Sen. Daniel Akaka, D-Hawaii, whose Senate Homeland Security and Governmental Affairs Subcommittee on Oversight of Government Management, the Federal Workforce, and the District of Columbia has held seven hearings on the issue, credited both the George W. Bush and Obama administrations for the enhancements.

"The progress we made on security clearances should serve as a model for future, sustained oversight efforts on other issues," Akaka said. "This will be important for addressing management challenges and making the federal government more efficient, more effective, and more responsive."

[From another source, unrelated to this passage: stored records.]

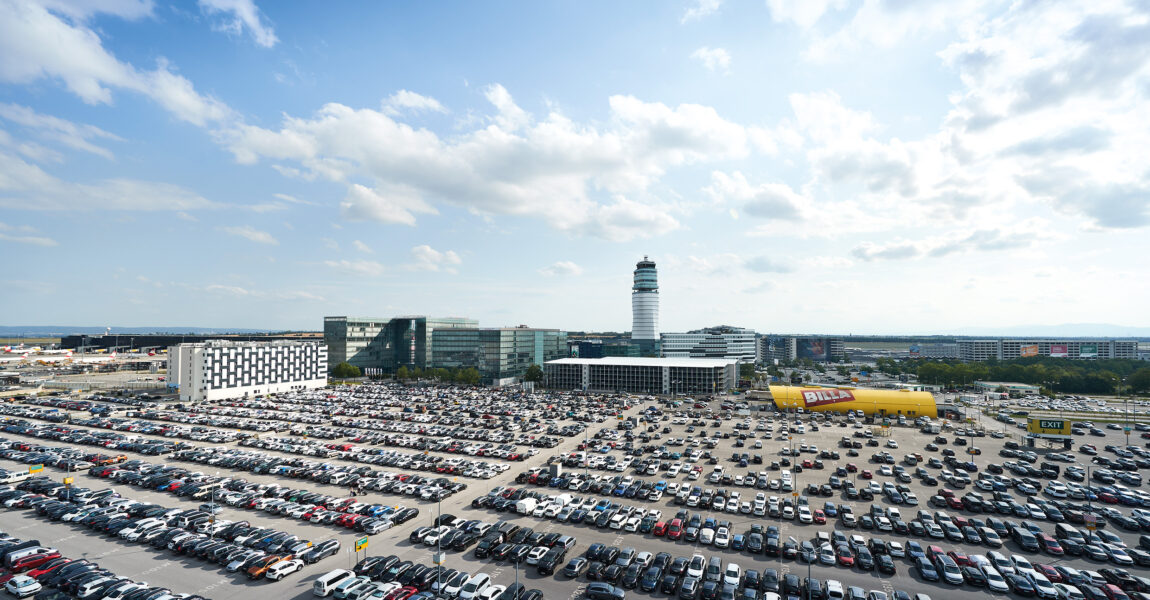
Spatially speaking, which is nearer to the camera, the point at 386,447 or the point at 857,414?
the point at 386,447

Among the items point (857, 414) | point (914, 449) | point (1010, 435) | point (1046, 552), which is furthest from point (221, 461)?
point (1010, 435)

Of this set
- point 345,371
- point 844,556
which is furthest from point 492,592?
point 345,371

The only other issue removed from the list since GAO last updated it in 2009 was planning for the 2010 Census, primarily because the count has been completed and the few remaining activities remain on track.

GAO demonstrated much less faith in Interior's ability to collect its share of billions of dollars in revenue from oil and gas produced on federal lands. The report found that, particularly in the wake of last year's oil spill in the Gulf of Mexico, Interior continues to have problems hiring, training, and retaining enough staff to oversee and manage oil and gas operations on federal lands and waters.

Long-time critics of Interior's former Minerals Management Service -- now the Bureau of Ocean Energy Management, Regulation and Enforcement -- said the issue should have made the list years ago.

"In 2006, the Department of the Interior's own Inspector General Earl Devaney told the oversight committee that 'short of a crime, anything goes at the highest levels of the Department of the Interior,' " said House Oversight and Government Reform Committee Chairman Rep. Darrell Issa, R-Calif. "It's better late than never, but it shouldn't have taken the worst ecological disaster in history for GAO to place this program onto the high-risk list."